Real fitness is not superficial. The health industry has got something of a bad name. There are a lot of negative Hollywood ideas associated with getting healthy, because much of it is based around a very base sexuality. Most of it is about looking a certain way, rather than feeling a certain way.
True health is psychological health. You can be ripped to shit, but that means nothing. I know plenty of people who look good according to society's conceptions of attractiveness, but who have emotional problems that manifest themselves in alcohol misuse and drug addiction. It is possible to have a “good body” and smoke, suffer panic attacks and live a life of suffocating depression.
Looking good means nothing. Like most things in this society, it can be faked for a while, but the truth will catch up with us. I think men are starting to find this out more and more. Issues like prostate cancer, alcoholism and, yes, mental health, are becoming increasingly difficult realities for us to cope with. Nothing in our society has prepared us for the fall out.
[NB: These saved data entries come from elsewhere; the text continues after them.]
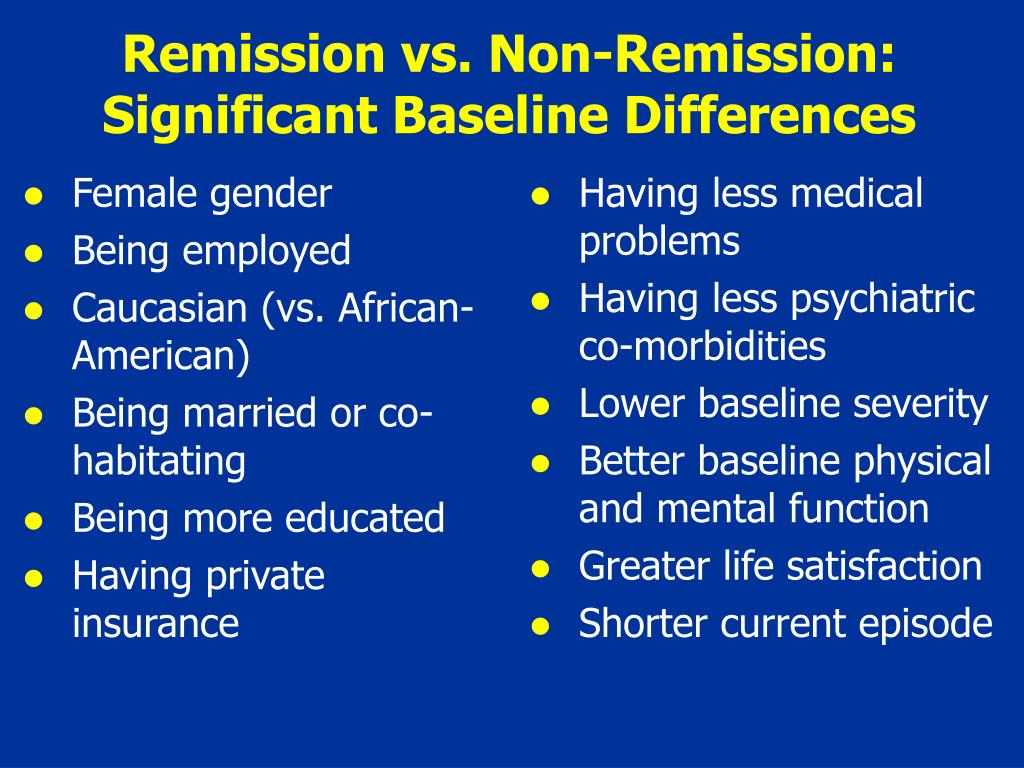 Remission vs. Non-Remission: Significant Baseline Differences

- Female gender
- Being employed
- Caucasian (vs. African-American)
- Being married or co-habitating
- Being more educated
- Having private insurance

- Having less medical problems
- Having less psychiatric co-morbidities
- Lower baseline severity
- Better baseline physical and mental function
- Greater life satisfaction
- Shorter current episode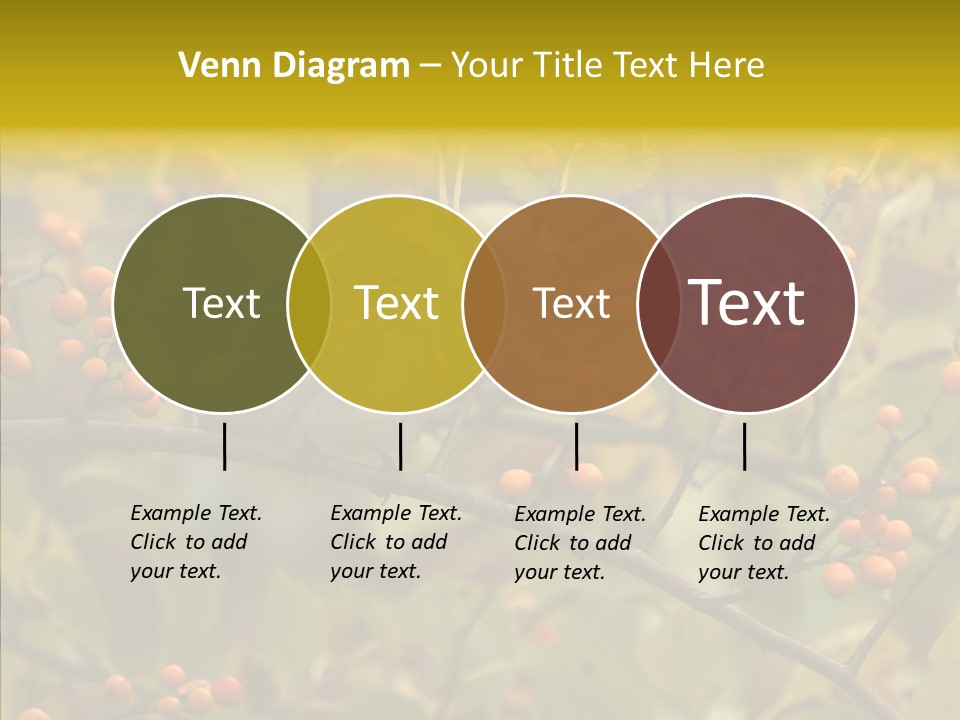 Venn Diagram – Your Title Text Here

Text

Text

Text

Text

Example Text. Click to add your text.

Example Text. Click to add your text.

Example Text. Click to add your text.

Example Text. Click to add your text.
What I call patriarchy I will define as this – an obsessive materialism, an over-identification with external images and objects as signs of success and fulfillment. People, cars, gadgets and money, are the benchmarks of our self-love. Put this way, we can see the dangerous reality that women are more and more entrenched in this pathology as well.
True health is about internal balance. That internal balance will manifest itself in exterior ways. If you clarify the neurosis in your mind, you will look healthier. But the focus should be on your emotional and psychological temperament.
The reason I say this is because I have tried and failed so many times to become the person I want to be, to be the person I KNOW I AM. It is only now that I am starting to come to terms with the depth of the neurosis that underpins these failures. If we do not break down some of the psychic baggage that dominates our subconscious, any project for becoming healthy risks entrenching the problem rather than purifying it. The mind and body are not only linked, they are the same thing, so if your mind is unhealthy, your body will, and does, suffer. It is only when we start to manifest extreme symptoms of ill-health that we start to call it disease, but the reality is, we are born into a state of disease.
We fake health, by defining health as simply looking a certain way. As a result society is stuck fire-fighting diseases and ill-health and it is always too late. Perhaps we should define health as FEELING a certain way rather than looking a certain way.
Now, this is where the distinction between men and women becomes acute, and it is a big reason why this blog is here. Women DO have the advantage over men on this one. Despite the increasing patriarchal culture around modern femininity, the idea of health being about how you feel rather than how you look is not going to be such a foreign notion to a woman. I'm not saying there aren't superficial ideas of female beauty and health. Of course there are, but women ARE more in tune with their feelings as a sign of health than men.
Firstly, let me qualify this. Women are far more likely to consult doctors and respond to worries about ill-health than men. I'm not just contributing to a myth here. It's the facts. However, secondly, let me state that I don't think men are necessarily out of touch with their internal guidance systems. I don't think men are BY NATURE ignorant of their emotional balance.
What we are up against, as with most things surrounding gender, is socialised behaviours, expectations about what it is to be a man that are imposed on men before they are even born. (As a side note on this, just because it is socialised does not mean it is not physical. As I have said before on this blog, our culture is biological. Our ideas are genetic. Our coordinates for self-identity are handed down to us at a cellular level. This is all the more reason to focus on the physical aspect of your mental health, and the mental aspect of your physical health. The two are one and the same).
The issue of health is deep one. It is anything but superficial. The more I look into it, the more I see just what we are up against. We are grappling with thousands of years of cultural programming and as a result, centuries of biological conditioning. If we are to change our ideas about health, we must change our ideas about what it means to be a human being.
This comes off as grandiose, I know. But the problem is philosophical. It goes right to heart of what we consider to a human being to be.
We will never get rid of the negativities of the past. Not completely. It only makes it worse to resent and resist the cultural inheritance we grapple with. How we evolve is through innovating new kinds of behaviours and ideas about what it means to be healthy, what it means to be happy and ultimately what it means to be alive.
It is a paradox. We ARE imprisoned by our culture, but we are also free to innovate new cultures. We can never start afresh completely, but we can always start NOW, from where we are. And maybe this existential realisation is itself, a part of what it means to be healthy.